▶ Text excerpt

Studio album by Balboa and Rosetta
- Released: April 24, 2007
- Recorded: 2006
- Studios: Jane Doll Studio Philadelphia, Pennsylvania
- Genres: Post-metal; post-hardcore;
- Length: 47:29
- Label: Level Plane
- Producers: BJ McMurtie; J. Matthew Weed;

Rosetta chronology
| The Galilean Satellites (2005) | Project Mercury (2007) | Wake/Lift (2007) |

Balboa chronology
| split with Aussitôt Mort (2005) | Project Mercury (2007) | split with Plague Sermon (2010) |

= Project Mercury (album) =

Project Mercury is a split album by American heavy metal bands Rosetta and Balboa. It was released on April 24, 2007, through the now-defunct record label Level Plane. The title is derived from the 1959 United States human spaceflight of the same name.

▶ Problem to solve
Copy out the passage of the Project Mercury album text from "Project Mercury is" up to and including "the same name.".

▶ Data shown
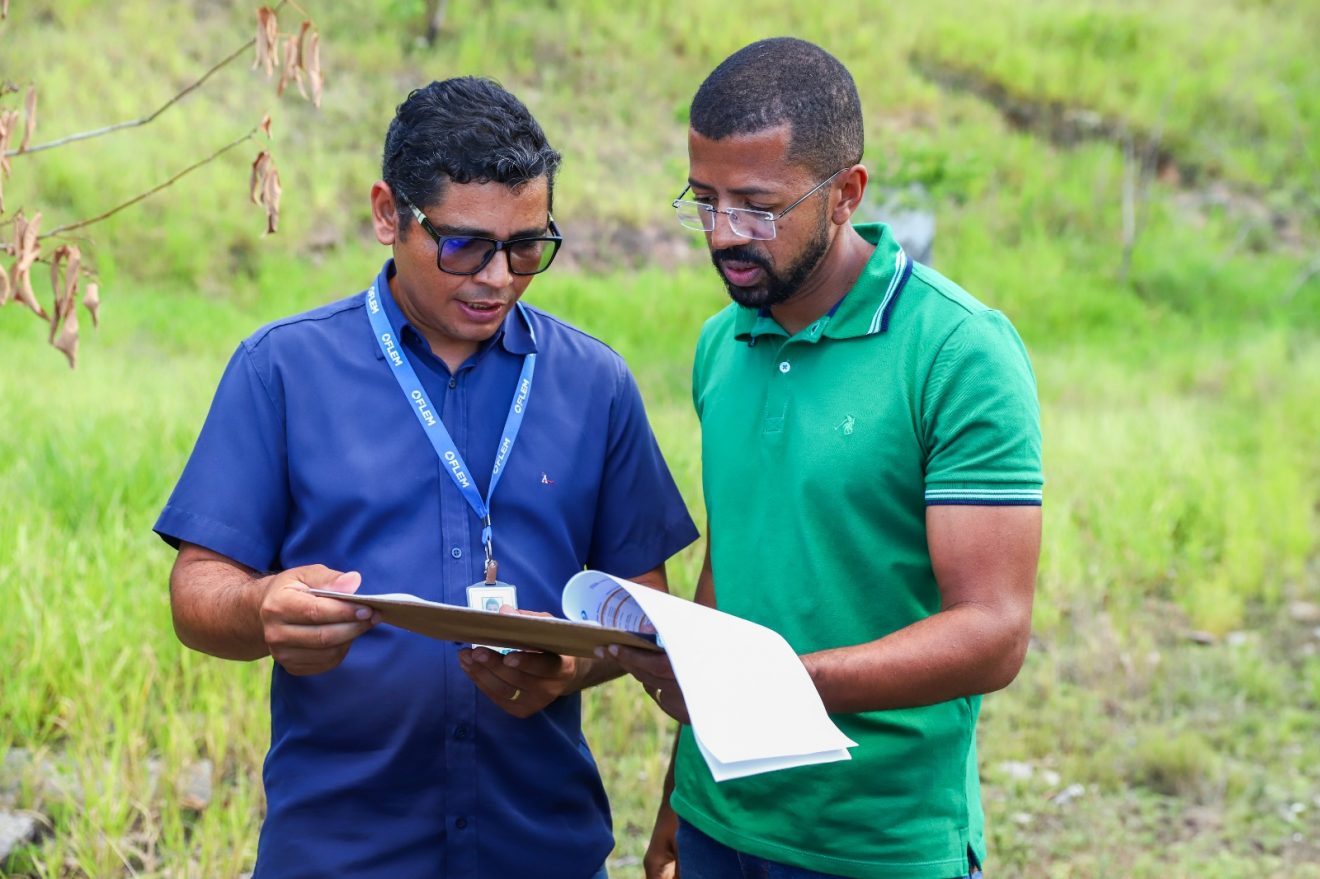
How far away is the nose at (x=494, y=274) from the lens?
2158mm

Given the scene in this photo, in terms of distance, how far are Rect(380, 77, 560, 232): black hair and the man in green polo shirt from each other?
10.5 inches

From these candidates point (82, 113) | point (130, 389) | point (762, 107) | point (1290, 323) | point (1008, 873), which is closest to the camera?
point (762, 107)

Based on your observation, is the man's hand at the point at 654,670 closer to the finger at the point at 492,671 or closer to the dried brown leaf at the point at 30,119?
the finger at the point at 492,671

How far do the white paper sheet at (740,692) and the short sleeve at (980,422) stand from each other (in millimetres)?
367

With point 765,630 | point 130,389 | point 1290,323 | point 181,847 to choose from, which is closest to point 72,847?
point 181,847

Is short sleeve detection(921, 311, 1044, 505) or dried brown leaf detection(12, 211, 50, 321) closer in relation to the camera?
short sleeve detection(921, 311, 1044, 505)

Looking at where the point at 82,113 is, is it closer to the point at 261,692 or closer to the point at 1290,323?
the point at 261,692

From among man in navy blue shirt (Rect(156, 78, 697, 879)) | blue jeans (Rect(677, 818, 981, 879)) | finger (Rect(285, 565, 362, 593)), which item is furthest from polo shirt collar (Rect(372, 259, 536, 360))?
blue jeans (Rect(677, 818, 981, 879))

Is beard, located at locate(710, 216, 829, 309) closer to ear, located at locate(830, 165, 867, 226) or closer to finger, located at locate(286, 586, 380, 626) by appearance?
ear, located at locate(830, 165, 867, 226)

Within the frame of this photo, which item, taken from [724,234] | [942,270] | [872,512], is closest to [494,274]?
[724,234]

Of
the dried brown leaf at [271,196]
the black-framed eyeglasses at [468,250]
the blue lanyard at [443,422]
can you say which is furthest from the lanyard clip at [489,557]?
the dried brown leaf at [271,196]

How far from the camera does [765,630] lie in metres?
1.82

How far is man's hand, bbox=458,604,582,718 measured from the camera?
201 cm

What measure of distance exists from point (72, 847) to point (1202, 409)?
25.5ft
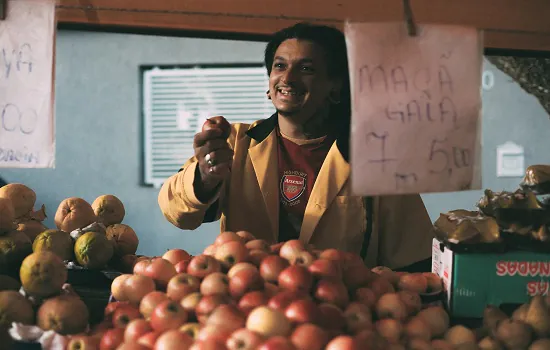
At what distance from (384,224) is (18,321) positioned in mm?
1575

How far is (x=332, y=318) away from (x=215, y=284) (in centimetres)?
32

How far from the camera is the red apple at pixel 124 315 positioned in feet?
5.32

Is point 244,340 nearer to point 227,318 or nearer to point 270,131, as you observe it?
point 227,318

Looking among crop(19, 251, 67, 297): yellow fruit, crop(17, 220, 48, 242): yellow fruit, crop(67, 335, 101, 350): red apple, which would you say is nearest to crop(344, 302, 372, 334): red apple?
crop(67, 335, 101, 350): red apple

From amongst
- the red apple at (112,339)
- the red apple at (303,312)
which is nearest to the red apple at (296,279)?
the red apple at (303,312)

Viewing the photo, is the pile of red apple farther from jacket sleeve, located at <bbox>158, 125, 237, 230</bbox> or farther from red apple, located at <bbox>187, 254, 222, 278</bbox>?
jacket sleeve, located at <bbox>158, 125, 237, 230</bbox>

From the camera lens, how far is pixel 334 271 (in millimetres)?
1715

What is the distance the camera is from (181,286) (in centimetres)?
165

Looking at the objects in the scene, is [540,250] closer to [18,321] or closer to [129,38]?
[18,321]

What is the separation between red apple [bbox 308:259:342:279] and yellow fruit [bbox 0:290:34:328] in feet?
2.59

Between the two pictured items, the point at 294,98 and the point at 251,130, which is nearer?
the point at 294,98

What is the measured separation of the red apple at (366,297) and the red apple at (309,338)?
0.33 metres

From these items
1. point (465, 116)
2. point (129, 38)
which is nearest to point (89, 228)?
point (465, 116)

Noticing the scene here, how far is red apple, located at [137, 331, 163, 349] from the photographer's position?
148 cm
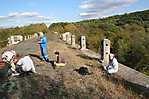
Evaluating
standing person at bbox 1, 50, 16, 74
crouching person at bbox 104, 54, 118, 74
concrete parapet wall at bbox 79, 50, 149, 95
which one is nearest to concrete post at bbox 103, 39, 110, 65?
concrete parapet wall at bbox 79, 50, 149, 95

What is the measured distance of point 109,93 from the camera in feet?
29.7

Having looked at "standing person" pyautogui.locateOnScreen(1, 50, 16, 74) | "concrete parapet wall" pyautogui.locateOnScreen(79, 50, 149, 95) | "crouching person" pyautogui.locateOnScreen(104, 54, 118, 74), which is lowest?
"concrete parapet wall" pyautogui.locateOnScreen(79, 50, 149, 95)

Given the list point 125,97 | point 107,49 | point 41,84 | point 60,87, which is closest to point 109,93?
point 125,97

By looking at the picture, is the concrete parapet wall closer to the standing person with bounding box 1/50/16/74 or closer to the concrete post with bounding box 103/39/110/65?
the concrete post with bounding box 103/39/110/65

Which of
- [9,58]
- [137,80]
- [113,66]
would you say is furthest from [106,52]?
[9,58]

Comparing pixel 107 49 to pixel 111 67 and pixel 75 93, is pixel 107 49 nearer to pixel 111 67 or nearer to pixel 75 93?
pixel 111 67

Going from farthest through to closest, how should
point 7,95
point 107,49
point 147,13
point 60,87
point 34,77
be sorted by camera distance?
point 147,13 < point 107,49 < point 34,77 < point 60,87 < point 7,95

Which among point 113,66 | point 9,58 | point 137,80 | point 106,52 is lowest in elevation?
point 137,80

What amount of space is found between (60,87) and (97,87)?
40.1 inches

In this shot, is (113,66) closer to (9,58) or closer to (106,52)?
(9,58)

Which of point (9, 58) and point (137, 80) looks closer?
point (9, 58)

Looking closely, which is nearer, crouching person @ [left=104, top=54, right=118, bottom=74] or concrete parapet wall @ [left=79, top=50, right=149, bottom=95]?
concrete parapet wall @ [left=79, top=50, right=149, bottom=95]

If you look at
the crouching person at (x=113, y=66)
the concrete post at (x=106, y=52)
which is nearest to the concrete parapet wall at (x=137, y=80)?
the crouching person at (x=113, y=66)

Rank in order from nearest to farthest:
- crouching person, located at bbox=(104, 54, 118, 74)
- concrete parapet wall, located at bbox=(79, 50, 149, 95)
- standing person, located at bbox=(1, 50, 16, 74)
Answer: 1. standing person, located at bbox=(1, 50, 16, 74)
2. concrete parapet wall, located at bbox=(79, 50, 149, 95)
3. crouching person, located at bbox=(104, 54, 118, 74)
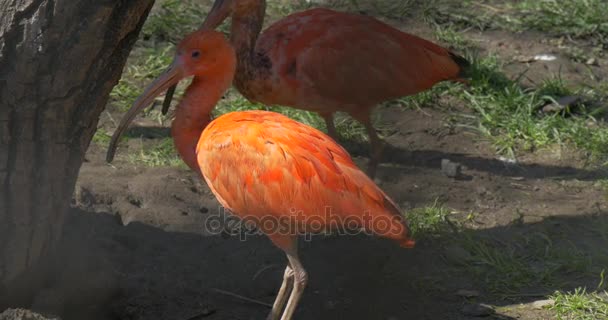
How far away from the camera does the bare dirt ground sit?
4430 mm

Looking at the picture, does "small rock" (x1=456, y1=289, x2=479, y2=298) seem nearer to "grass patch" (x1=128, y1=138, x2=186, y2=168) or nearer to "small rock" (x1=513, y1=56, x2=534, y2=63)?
"grass patch" (x1=128, y1=138, x2=186, y2=168)

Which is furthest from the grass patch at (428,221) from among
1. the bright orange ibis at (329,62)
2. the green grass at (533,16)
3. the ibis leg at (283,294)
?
the green grass at (533,16)

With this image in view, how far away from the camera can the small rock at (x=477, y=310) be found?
4449mm

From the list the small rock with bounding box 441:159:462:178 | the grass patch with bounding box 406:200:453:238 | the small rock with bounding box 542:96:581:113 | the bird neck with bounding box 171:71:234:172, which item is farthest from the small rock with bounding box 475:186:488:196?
the bird neck with bounding box 171:71:234:172

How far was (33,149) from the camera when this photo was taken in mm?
3832

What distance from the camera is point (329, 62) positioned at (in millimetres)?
5344

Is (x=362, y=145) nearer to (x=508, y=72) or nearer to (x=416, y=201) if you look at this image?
(x=416, y=201)

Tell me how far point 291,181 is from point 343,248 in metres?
0.99

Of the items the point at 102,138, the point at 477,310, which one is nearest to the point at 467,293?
the point at 477,310

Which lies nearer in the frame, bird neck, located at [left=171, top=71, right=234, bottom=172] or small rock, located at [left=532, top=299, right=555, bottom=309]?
bird neck, located at [left=171, top=71, right=234, bottom=172]

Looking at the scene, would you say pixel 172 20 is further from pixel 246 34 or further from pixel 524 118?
pixel 524 118

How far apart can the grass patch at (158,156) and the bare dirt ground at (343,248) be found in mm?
81

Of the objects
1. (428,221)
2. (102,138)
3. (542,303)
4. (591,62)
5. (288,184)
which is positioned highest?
(288,184)

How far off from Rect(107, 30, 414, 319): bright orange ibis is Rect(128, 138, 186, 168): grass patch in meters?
1.21
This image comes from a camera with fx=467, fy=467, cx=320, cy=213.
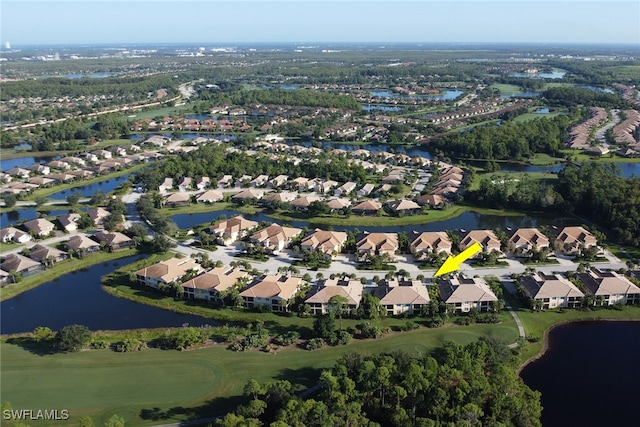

▶ Worked solution
Project Mercury is a split album by American heavy metal bands Rosetta and Balboa. It was released on April 24, 2007, through the now-defunct record label Level Plane. The title is derived from the 1959 United States human spaceflight of the same name.